Sobriété énergétique: des objectifs audacieux et déjà débattus


PARIS - La faisabilité des objectifs de réduction à long terme de la consommation nationale d'énergie, annoncés par François Hollande, fait d'ores et déjà débat, tant ils supposent une modification profonde de la société et des ruptures technologiques.

Pour respecter les engagements pris par la France de réduire par 4 ses émissions de gaz à effet de serre en 2050, par rapport à leur niveau de 1990, le président de la République a fixé deux objectifs complémentaires.

Premièrement, réduire de 50% notre consommation d'énergie finale à l'horizon 2050. Et auparavant, diminuer de 30% la consommation d'énergies fossiles (pétrole, gaz et charbon) à l'horizon 2030.

Des objectifs qui ont aussitôt relancé des dissensions déjà apparues lors du débat national sur la transition énergétique, organisé de fin 2012 à mi-2013.

Il avait donné lieu à de vifs échanges sur la consommation énergétique, entre d'un côté les écologistes partisans d'une baisse drastique (50%), et le patronat (appuyé par certains syndicats) qui plaidait pour une diminution plus modérée (de l'ordre de 20%), sans parvenir à un consensus sur cette question.

Dans le camp des Verts, on se réjouissait ainsi ce vendredi que le chef de l'Etat ait fixé un objectif aussi fort.

C'est un signal ambitieux, c'est celui qui était souhaité par les écologistes dans le débat sur l'énergie, a ainsi estimé le député EELV Denis Baupin.

Mais du côté des entreprises, comme dans certains cercles syndicaux, on soulignait la difficulté à atteindre ce cap sans pénaliser la croissance et le pouvoir d'achat.

Aujourd'hui on consomme autant de pétrole qu'en 1985, on a donc complètement stabilisé notre consommation pétrolière en 30 ans, ce qui est déjà remarquable, a rappelé à l'AFP Jean-Louis Schilansky, président de l'Ufip.

Un défi colossal

30% (d'énergies fossiles en moins en 2030), cela suppose un changement fondamental dans les modes de vie, et la question est de savoir si cet objectif est compatible avec une croissance économique, et donc avec une augmentation du niveau de vie des Français, a-t-il mis en garde.

Le défi est en effet colossal.
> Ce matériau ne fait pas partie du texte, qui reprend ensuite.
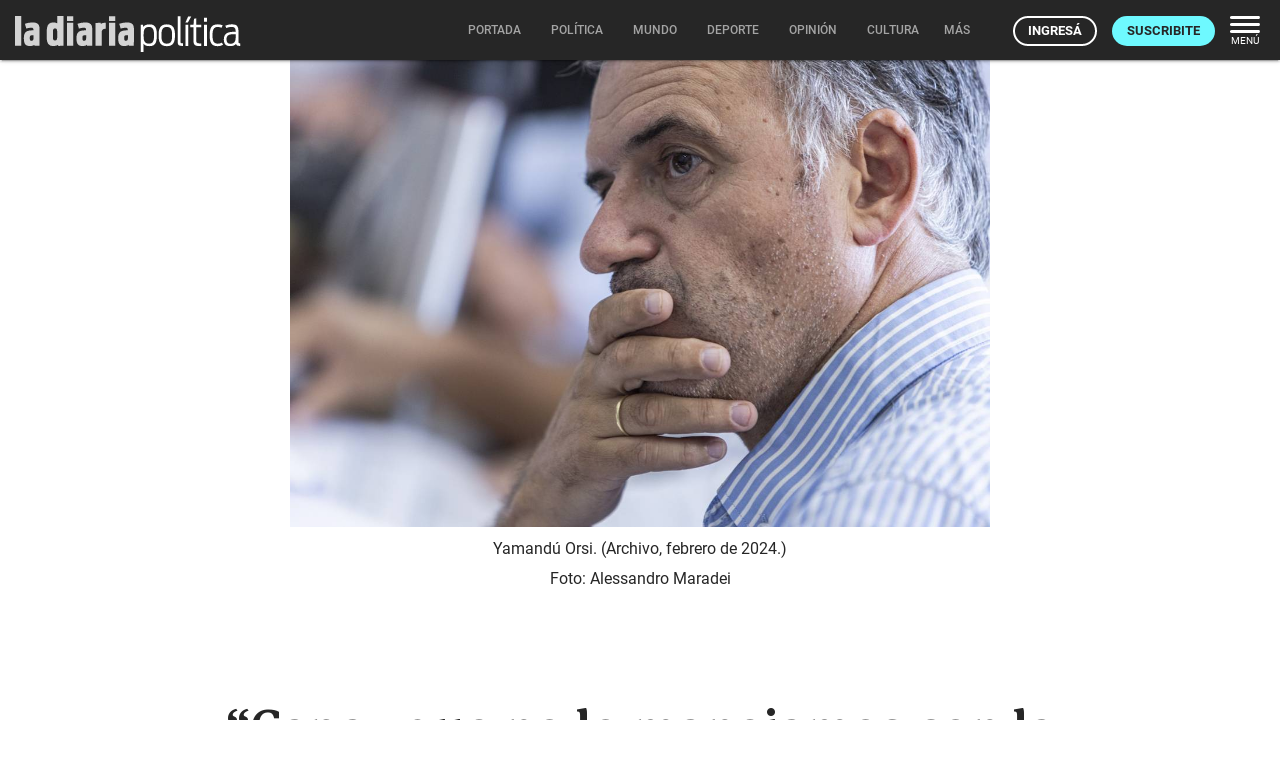

--- FILE ---
content_type: application/javascript; charset=utf-8
request_url: https://ladiaria.com.uy/static/materialize/js/jquery.easing.1.4.js
body_size: 1316
content:
/*
 * jQuery Easing v1.4.0 - http://gsgd.co.uk/sandbox/jquery/easing/
 * Open source under the BSD License.
 * Copyright © 2008 George McGinley Smith
 * All rights reserved.
 * https://raw.github.com/gdsmith/jquery-easing/master/LICENSE
*/

(function (factory) {
	if (typeof define === "function" && define.amd) {
		define(['jquery'], function ($) {
			return factory($);
		});
	} else if (typeof module === "object" && typeof module.exports === "object") {
		exports = factory(require('jquery'));
	} else {
		factory(jQuery);
	}
})(function($){

// Preserve the original jQuery "swing" easing as "jswing"
$.easing['jswing'] = $.easing['swing'];

var pow = Math.pow,
	sqrt = Math.sqrt,
	sin = Math.sin,
	cos = Math.cos,
	PI = Math.PI,
	c1 = 1.70158,
	c2 = c1 * 1.525,
	c3 = c1 + 1,
	c4 = ( 2 * PI ) / 3,
	c5 = ( 2 * PI ) / 4.5;

// x is the fraction of animation progress, in the range 0..1
function bounceOut(x) {
	var n1 = 7.5625,
		d1 = 2.75;
	if ( x < 1/d1 ) {
		return n1*x*x;
	} else if ( x < 2/d1 ) {
		return n1*(x-=(1.5/d1))*x + .75;
	} else if ( x < 2.5/d1 ) {
		return n1*(x-=(2.25/d1))*x + .9375;
	} else {
		return n1*(x-=(2.625/d1))*x + .984375;
	}
}

$.extend( $.easing,
{
	def: 'easeOutQuad',
	swing: function (x) {
		return $.easing[$.easing.def](x);
	},
	easeInQuad: function (x) {
		return x * x;
	},
	easeOutQuad: function (x) {
		return 1 - ( 1 - x ) * ( 1 - x );
	},
	easeInOutQuad: function (x) {
		return x < 0.5 ?
			2 * x * x :
			1 - pow( -2 * x + 2, 2 ) / 2;
	},
	easeInCubic: function (x) {
		return x * x * x;
	},
	easeOutCubic: function (x) {
		return 1 - pow( 1 - x, 3 );
	},
	easeInOutCubic: function (x) {
		return x < 0.5 ?
			4 * x * x * x :
			1 - pow( -2 * x + 2, 3 ) / 2;
	},
	easeInQuart: function (x) {
		return x * x * x * x;
	},
	easeOutQuart: function (x) {
		return 1 - pow( 1 - x, 4 );
	},
	easeInOutQuart: function (x) {
		return x < 0.5 ?
			8 * x * x * x * x :
			1 - pow( -2 * x + 2, 4 ) / 2;
	},
	easeInQuint: function (x) {
		return x * x * x * x * x;
	},
	easeOutQuint: function (x) {
		return 1 - pow( 1 - x, 5 );
	},
	easeInOutQuint: function (x) {
		return x < 0.5 ?
			16 * x * x * x * x * x :
			1 - pow( -2 * x + 2, 5 ) / 2;
	},
	easeInSine: function (x) {
		return 1 - cos( x * PI/2 );
	},
	easeOutSine: function (x) {
		return sin( x * PI/2 );
	},
	easeInOutSine: function (x) {
		return -( cos( PI * x ) - 1 ) / 2;
	},
	easeInExpo: function (x) {
		return x === 0 ? 0 : pow( 2, 10 * x - 10 );
	},
	easeOutExpo: function (x) {
		return x === 1 ? 1 : 1 - pow( 2, -10 * x );
	},
	easeInOutExpo: function (x) {
		return x === 0 ? 0 : x === 1 ? 1 : x < 0.5 ?
			pow( 2, 20 * x - 10 ) / 2 :
			( 2 - pow( 2, -20 * x + 10 ) ) / 2;
	},
	easeInCirc: function (x) {
		return 1 - sqrt( 1 - pow( x, 2 ) );
	},
	easeOutCirc: function (x) {
		return sqrt( 1 - pow( x - 1, 2 ) );
	},
	easeInOutCirc: function (x) {
		return x < 0.5 ?
			( 1 - sqrt( 1 - pow( 2 * x, 2 ) ) ) / 2 :
			( sqrt( 1 - pow( -2 * x + 2, 2 ) ) + 1 ) / 2;
	},
	easeInElastic: function (x) {
		return x === 0 ? 0 : x === 1 ? 1 :
			-pow( 2, 10 * x - 10 ) * sin( ( x * 10 - 10.75 ) * c4 );
	},
	easeOutElastic: function (x) {
		return x === 0 ? 0 : x === 1 ? 1 :
			pow( 2, -10 * x ) * sin( ( x * 10 - 0.75 ) * c4 ) + 1;
	},
	easeInOutElastic: function (x) {
		return x === 0 ? 0 : x === 1 ? 1 : x < 0.5 ?
			-( pow( 2, 20 * x - 10 ) * sin( ( 20 * x - 11.125 ) * c5 )) / 2 :
			pow( 2, -20 * x + 10 ) * sin( ( 20 * x - 11.125 ) * c5 ) / 2 + 1;
	},
	easeInBack: function (x) {
		return c3 * x * x * x - c1 * x * x;
	},
	easeOutBack: function (x) {
		return 1 + c3 * pow( x - 1, 3 ) + c1 * pow( x - 1, 2 );
	},
	easeInOutBack: function (x) {
		return x < 0.5 ?
			( pow( 2 * x, 2 ) * ( ( c2 + 1 ) * 2 * x - c2 ) ) / 2 :
			( pow( 2 * x - 2, 2 ) *( ( c2 + 1 ) * ( x * 2 - 2 ) + c2 ) + 2 ) / 2;
	},
	easeInBounce: function (x) {
		return 1 - bounceOut( 1 - x );
	},
	easeOutBounce: bounceOut,
	easeInOutBounce: function (x) {
		return x < 0.5 ?
			( 1 - bounceOut( 1 - 2 * x ) ) / 2 :
			( 1 + bounceOut( 2 * x - 1 ) ) / 2;
	}
});

});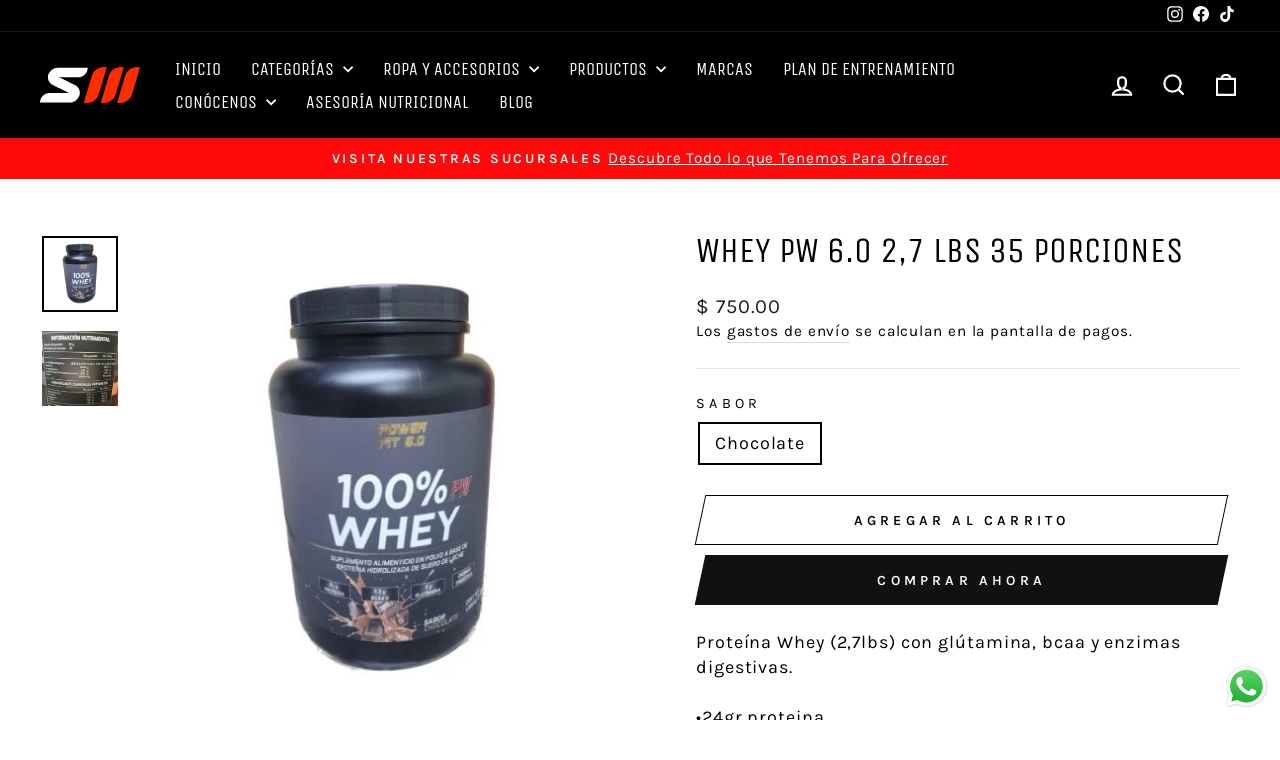

--- FILE ---
content_type: image/svg+xml
request_url: https://suplementosmty.com/cdn/shop/files/smwhite.svg?v=1719250089&width=70
body_size: -111
content:
<svg xmlns="http://www.w3.org/2000/svg" fill="none" viewBox="0 0 505 207" height="207" width="505">
<g clip-path="url(#clip0_1_2640)">
<path fill="white" d="M0 190.878C-1.8273e-06 164.327 21.5493 142.805 48.1317 142.805H199.091C199.091 169.355 177.541 190.878 150.958 190.878H0Z"></path>
<path fill="white" d="M48.0097 40.1216C32.6232 62.8265 40.1132 91.0514 64.7389 103.165L192.987 166.248C208.374 143.543 200.884 115.317 176.258 103.205L48.0097 40.1216Z"></path>
<path fill="white" d="M41.5649 64.1411C41.5649 37.5909 63.1142 16.0679 89.6969 16.0679H240.655C240.655 42.618 219.106 64.1411 192.524 64.1411H41.5649Z"></path>
<path fill="white" d="M336.936 15.0667C304.366 7.17104 270.256 26.7927 260.749 58.893L221.362 191.878C253.933 199.773 288.043 180.152 297.551 148.051L336.936 15.0667Z"></path>
<path fill="white" d="M504.64 15.0667C472.069 7.17104 437.959 26.7927 428.452 58.893L389.066 191.878C421.636 199.773 455.747 180.152 465.254 148.051L504.64 15.0667Z"></path>
<path fill="white" d="M422.579 15.0667C390.009 7.17105 355.899 26.7927 346.392 58.893L307.005 191.878C339.576 199.773 373.686 180.152 383.194 148.051L422.579 15.0667Z"></path>
</g>
<defs>
<clipPath id="clip0_1_2640">
<rect transform="translate(0 0.770508)" fill="white" height="205.459" width="504.685"></rect>
</clipPath>
</defs>
</svg>


--- FILE ---
content_type: image/svg+xml
request_url: https://suplementosmty.com/cdn/shop/files/smlogo.svg?v=1719250053&width=70
body_size: -548
content:
<svg xmlns="http://www.w3.org/2000/svg" fill="none" viewBox="0 0 579 208" height="208" width="579">
<path fill="white" d="M0 204.366C-2.09637e-06 173.869 24.7225 149.147 55.2192 149.147H228.407C228.407 179.644 203.684 204.366 173.187 204.366H0Z"></path>
<path fill="white" d="M55.0791 31.2007C37.427 57.2806 46.0199 89.7011 74.2717 103.615L221.405 176.075C239.057 149.995 230.464 117.574 202.212 103.661L55.0791 31.2007Z"></path>
<path fill="white" d="M47.6856 58.7905C47.6856 28.2937 72.408 3.57129 102.905 3.57129H276.092C276.092 34.068 251.37 58.7905 220.873 58.7905H47.6856Z"></path>
<path fill="#FF2E00" d="M386.55 2.42153C349.184 -6.64781 310.051 15.8905 299.144 52.7624L253.958 205.515C291.325 214.584 330.458 192.046 341.365 155.174L386.55 2.42153Z"></path>
<path fill="#FF2E00" d="M578.949 2.42153C541.582 -6.64781 502.449 15.8905 491.542 52.7624L446.357 205.515C483.723 214.584 522.856 192.046 533.763 155.174L578.949 2.42153Z"></path>
<path fill="#FF2E00" d="M484.804 2.42153C447.438 -6.64781 408.305 15.8905 397.398 52.7624L352.212 205.515C389.579 214.584 428.712 192.046 439.619 155.174L484.804 2.42153Z"></path>
</svg>


--- FILE ---
content_type: image/svg+xml
request_url: https://suplementosmty.com/cdn/shop/files/smwhite.svg?v=1719250089&width=100
body_size: -147
content:
<svg xmlns="http://www.w3.org/2000/svg" fill="none" viewBox="0 0 505 207" height="207" width="505">
<g clip-path="url(#clip0_1_2640)">
<path fill="white" d="M0 190.878C-1.8273e-06 164.327 21.5493 142.805 48.1317 142.805H199.091C199.091 169.355 177.541 190.878 150.958 190.878H0Z"></path>
<path fill="white" d="M48.0097 40.1216C32.6232 62.8265 40.1132 91.0514 64.7389 103.165L192.987 166.248C208.374 143.543 200.884 115.317 176.258 103.205L48.0097 40.1216Z"></path>
<path fill="white" d="M41.5649 64.1411C41.5649 37.5909 63.1142 16.0679 89.6969 16.0679H240.655C240.655 42.618 219.106 64.1411 192.524 64.1411H41.5649Z"></path>
<path fill="white" d="M336.936 15.0667C304.366 7.17104 270.256 26.7927 260.749 58.893L221.362 191.878C253.933 199.773 288.043 180.152 297.551 148.051L336.936 15.0667Z"></path>
<path fill="white" d="M504.64 15.0667C472.069 7.17104 437.959 26.7927 428.452 58.893L389.066 191.878C421.636 199.773 455.747 180.152 465.254 148.051L504.64 15.0667Z"></path>
<path fill="white" d="M422.579 15.0667C390.009 7.17105 355.899 26.7927 346.392 58.893L307.005 191.878C339.576 199.773 373.686 180.152 383.194 148.051L422.579 15.0667Z"></path>
</g>
<defs>
<clipPath id="clip0_1_2640">
<rect transform="translate(0 0.770508)" fill="white" height="205.459" width="504.685"></rect>
</clipPath>
</defs>
</svg>


--- FILE ---
content_type: image/svg+xml
request_url: https://suplementosmty.com/cdn/shop/files/smlogo.svg?v=1719250053&width=100
body_size: -673
content:
<svg xmlns="http://www.w3.org/2000/svg" fill="none" viewBox="0 0 579 208" height="208" width="579">
<path fill="white" d="M0 204.366C-2.09637e-06 173.869 24.7225 149.147 55.2192 149.147H228.407C228.407 179.644 203.684 204.366 173.187 204.366H0Z"></path>
<path fill="white" d="M55.0791 31.2007C37.427 57.2806 46.0199 89.7011 74.2717 103.615L221.405 176.075C239.057 149.995 230.464 117.574 202.212 103.661L55.0791 31.2007Z"></path>
<path fill="white" d="M47.6856 58.7905C47.6856 28.2937 72.408 3.57129 102.905 3.57129H276.092C276.092 34.068 251.37 58.7905 220.873 58.7905H47.6856Z"></path>
<path fill="#FF2E00" d="M386.55 2.42153C349.184 -6.64781 310.051 15.8905 299.144 52.7624L253.958 205.515C291.325 214.584 330.458 192.046 341.365 155.174L386.55 2.42153Z"></path>
<path fill="#FF2E00" d="M578.949 2.42153C541.582 -6.64781 502.449 15.8905 491.542 52.7624L446.357 205.515C483.723 214.584 522.856 192.046 533.763 155.174L578.949 2.42153Z"></path>
<path fill="#FF2E00" d="M484.804 2.42153C447.438 -6.64781 408.305 15.8905 397.398 52.7624L352.212 205.515C389.579 214.584 428.712 192.046 439.619 155.174L484.804 2.42153Z"></path>
</svg>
Actuellement, les énergies fossiles représentent plus de 70% de la consommation totale d'énergie en France.

La réduction de la consommation énergétique ne doit pas être une contrainte pour la société, les entreprises et les citoyens, mais elle doit réellement tenir compte des avancées technologiques et de l'évolution de la croissance du pays, a déclaré de son côté Alexandre Grillat, secrétaire national de la CFE-CGC, chargé du développement durable et de l'énergie.

Des difficultés que François Hollande a lui-même reconnues. 50%, on dira que le pari est audacieux, et qu'en 2050, qui ira vérifier ?.

Mais la question est : +est ce qu'il est hors de portée, est ce que c'est possible ?+, a-t-il dit, avant de souligner : ce n'est pas un dogme. Si c'est un peu moins, ce ne sera pas une calamité, et si c'est un peu plus, nous aurons bien travaillé.

Il a évoqué plusieurs solutions qui, mises bout à bout, pourraient permettre d'aboutir à la sobriété énergétique, comme les véhicules électriques et hybrides, l'isolation des logements, le développement des transports collectifs. Avec, à chaque fois, un soutien de l'Etat.

Et le président a cherché à rassurer, en soulignant qu'il s'agissait de faire de la transition énergétique une opportunité pour améliorer le pouvoir d'achat des ménages et la compétitivité des entreprises, et améliorer le commerce extérieur français.

Si nous réduisons notre consommation d'énergie, nous pourrons faire une économie de 20 à 50 milliards sur notre facture énergétique, d'ici 2030. C'est deux fois le choc de compétitivité, a-t-il insisté, avant de lancer que la transition énergétique, c'est une statégie gagnante pour l'économie.